| Tasks for this exercise |
(1) In the news article below on Carolyn Maloney, rewrite the paragraph beginning "The 14-term New York Democrat" as a short bulleted list that keeps its main facts.
(2) Answer these questions using the news article below on Carolyn Maloney:
(a) Whose example did Maloney promise to do her best to follow?
(b) To whom did she say she was grateful?
(c) Whom did she defeat for the chairmanship, and by what vote?

| Document text |
Democrats pick Maloney to succeed Cummings as Oversight Committee leader
14-term New Yorker will take gavel as probes of Trump administration go forward
Newly elected House Oversight Chairwoman Carolyn Maloney promised on Wednesday to do her best to “follow the honorable example” of former Chairman Elijah E. Cummings, who rolled out a rigorous oversight agenda of the Trump administration this year before his death last month.
“I am deeply humbled and grateful to my colleagues for entrusting me with the chairmanship,” Maloney said in a statement.
The 14-term New York Democrat defeated Virginia Rep. Gerald E. Connolly 133-86 in a caucus-wide secret ballot vote on Wednesday to become the first woman to lead the panel, one of three committees that has been conducting the impeachment probe into President Donald Trump’s interactions with Ukraine.

| Provided data |
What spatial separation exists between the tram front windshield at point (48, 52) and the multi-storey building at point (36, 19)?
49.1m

| Results in order |
(1)
- Maloney, a 14-term New York Democrat, beat Virginia Rep. Gerald E. Connolly 133-86.
- The vote was a caucus-wide secret ballot held on Wednesday.
- She became the first woman to lead the panel.
- The panel is one of three committees conducting the impeachment probe into President Donald Trump's interactions with Ukraine.

(2)
(a) The example of former Chairman Elijah E. Cummings.
(b) To her colleagues, for entrusting her with the chairmanship.
(c) Virginia Rep. Gerald E. Connolly, by a vote of 133-86.